Companies like Juicer and Sauce are bringing dynamic pricing to the restaurant industry, an idea borrowed from the travel industry. Dynamic pricing puts the choice back in the hands of the consumer — they can still order at peak, but it might cost more. Just like with air travel, a consumer can decide they value that time enough to pay a higher price, or they can take an alternative time and pay less. DoorDash is already experimenting with similar approaches, offering $ off incentives to consumers who will take a later delivery time when more drivers are available.

Yes, but do I really have to do this?

We often hear a love-hate relationship between restaurants and third parties. We can imagine many readers thinking to themselves, “What’s the big deal if my third-party sales are less than they could be? Maybe that’s a good thing?”

We could write an entire chapter about why this line of thinking is not helpful. (And we have!) Restaurants need first party AND third party sales.
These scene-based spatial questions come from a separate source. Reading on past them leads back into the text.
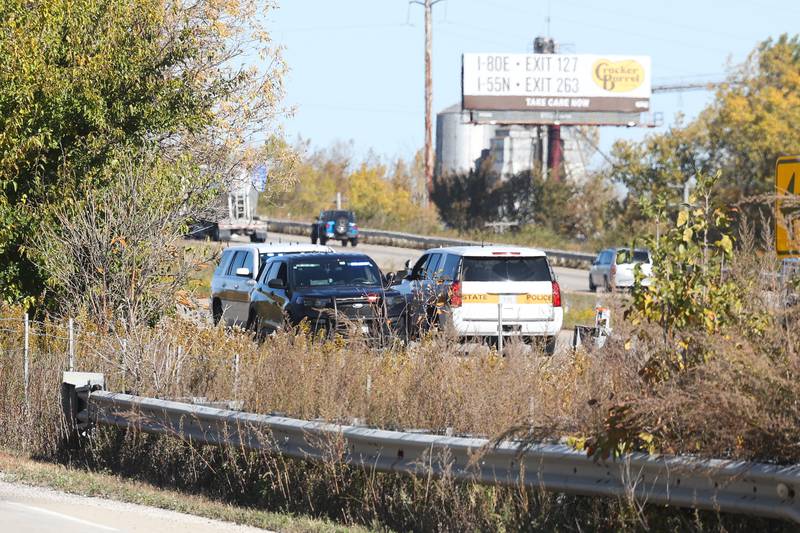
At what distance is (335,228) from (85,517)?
50.8 metres

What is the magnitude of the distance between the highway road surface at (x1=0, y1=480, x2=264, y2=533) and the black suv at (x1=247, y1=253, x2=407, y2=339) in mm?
9137

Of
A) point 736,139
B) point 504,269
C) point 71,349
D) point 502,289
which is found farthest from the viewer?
point 736,139

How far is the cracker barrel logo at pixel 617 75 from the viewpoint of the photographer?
7806cm

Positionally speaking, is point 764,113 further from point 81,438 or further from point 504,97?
point 81,438

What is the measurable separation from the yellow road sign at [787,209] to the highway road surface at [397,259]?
103 feet

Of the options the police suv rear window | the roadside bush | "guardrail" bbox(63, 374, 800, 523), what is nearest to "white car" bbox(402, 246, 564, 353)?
the police suv rear window

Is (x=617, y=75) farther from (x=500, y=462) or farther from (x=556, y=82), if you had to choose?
(x=500, y=462)

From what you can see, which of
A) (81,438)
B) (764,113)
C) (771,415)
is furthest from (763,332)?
(764,113)

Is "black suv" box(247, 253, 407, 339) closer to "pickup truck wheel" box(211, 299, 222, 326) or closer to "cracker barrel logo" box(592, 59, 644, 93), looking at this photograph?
"pickup truck wheel" box(211, 299, 222, 326)

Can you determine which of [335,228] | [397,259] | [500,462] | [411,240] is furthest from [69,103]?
[411,240]

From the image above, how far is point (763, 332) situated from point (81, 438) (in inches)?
282

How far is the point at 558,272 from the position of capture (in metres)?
54.6

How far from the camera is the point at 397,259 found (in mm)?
53656

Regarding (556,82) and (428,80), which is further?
(556,82)
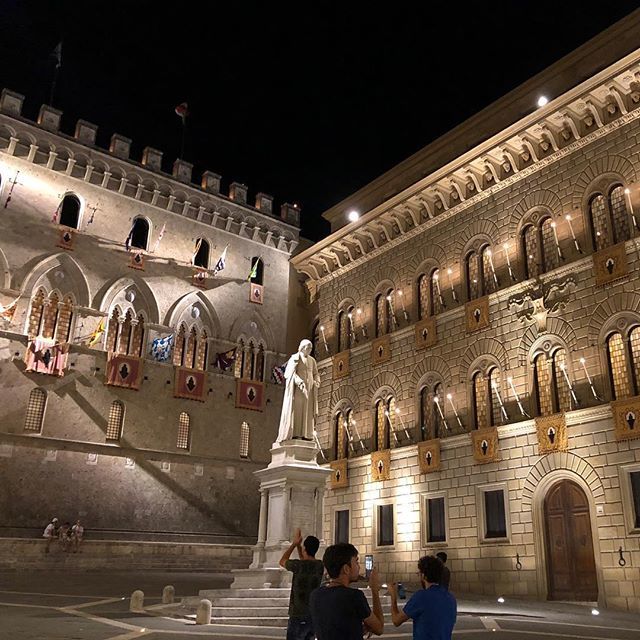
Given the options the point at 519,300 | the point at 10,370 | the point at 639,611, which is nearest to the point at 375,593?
the point at 639,611

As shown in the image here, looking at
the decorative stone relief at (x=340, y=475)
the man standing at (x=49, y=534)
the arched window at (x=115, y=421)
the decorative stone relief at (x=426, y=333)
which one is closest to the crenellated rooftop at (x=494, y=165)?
the decorative stone relief at (x=426, y=333)

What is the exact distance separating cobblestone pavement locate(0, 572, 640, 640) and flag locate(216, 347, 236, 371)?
14016 millimetres

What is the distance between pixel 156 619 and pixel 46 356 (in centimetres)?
1880

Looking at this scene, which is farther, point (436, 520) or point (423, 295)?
point (423, 295)

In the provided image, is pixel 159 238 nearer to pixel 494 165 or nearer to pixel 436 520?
pixel 494 165

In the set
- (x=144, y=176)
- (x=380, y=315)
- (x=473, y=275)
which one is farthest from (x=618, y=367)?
(x=144, y=176)

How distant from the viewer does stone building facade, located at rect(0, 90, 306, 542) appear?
2838 cm

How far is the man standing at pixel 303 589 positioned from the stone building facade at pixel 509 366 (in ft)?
43.0

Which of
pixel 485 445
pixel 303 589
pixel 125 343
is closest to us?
pixel 303 589

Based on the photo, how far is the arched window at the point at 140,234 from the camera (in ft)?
110

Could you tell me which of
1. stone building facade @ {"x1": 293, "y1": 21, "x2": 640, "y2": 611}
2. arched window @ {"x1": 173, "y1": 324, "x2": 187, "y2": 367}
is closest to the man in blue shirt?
stone building facade @ {"x1": 293, "y1": 21, "x2": 640, "y2": 611}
Put yourself in your consumer’s shoes. In fact, imagine the last time you searched for something on Amazon and it was out of stock: What did you do? Maybe you were hoping for a particular brand or color. You needed the item. You didn’t have time to go to the store. You value free 2-day shipping. You just bought a different item. And now you’ve learned that the new brand is actually pretty OK. And it shows up in your order history to buy again. And maybe you’ve even forgotten all about the original brand you were shopping for.

Peak hour can be overwhelming. But don’t let your team close your digital doors to survive. Give them the tools they need to succeed.